**Given text**
-- Start --

Thousands of dead marine mammals had washed up on the shore of the Black Sea, he said, including tens of thousands of dolphins.

"And this is only a small part of the devastating consequences," he added.

"The Russian war has a huge impact on the wildlife of our country," Zelensky added, denouncing Russia's "ecocide in Ukraine".

3:34pm: Russia strengthens defence lines near Ukraine border

The governors of two Russian regions bordering Ukraine have said they inspected the construction of defence lines days after Ukrainian drone struck key military airfields.

The governor of the Kursk region, Roman Starovoyt, shared photos of pyramid-shaped concrete blocks that appear to be anti-tank fortifications.

His counterpart in the neighbouring Belgorod region, Vyacheslav Gladkov, on Tuesday reported inspecting local fortifications "to ensure the safety of all residents who live in the Belgorod region".

-- End --

**Information shown**

-- Start --

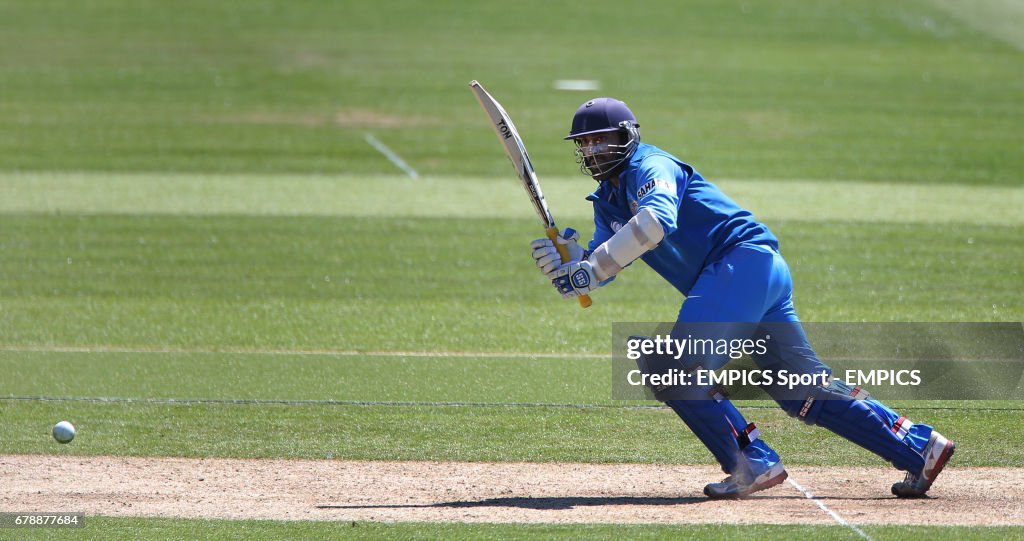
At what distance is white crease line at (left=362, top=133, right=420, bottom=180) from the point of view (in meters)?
20.6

-- End --

**Exercise prompt**
Quote the news report word for word, starting with "The governors of" and going on through "key military airfields.".

**Solution to the problem**
The governors of two Russian regions bordering Ukraine have said they inspected the construction of defence lines days after Ukrainian drone struck key military airfields.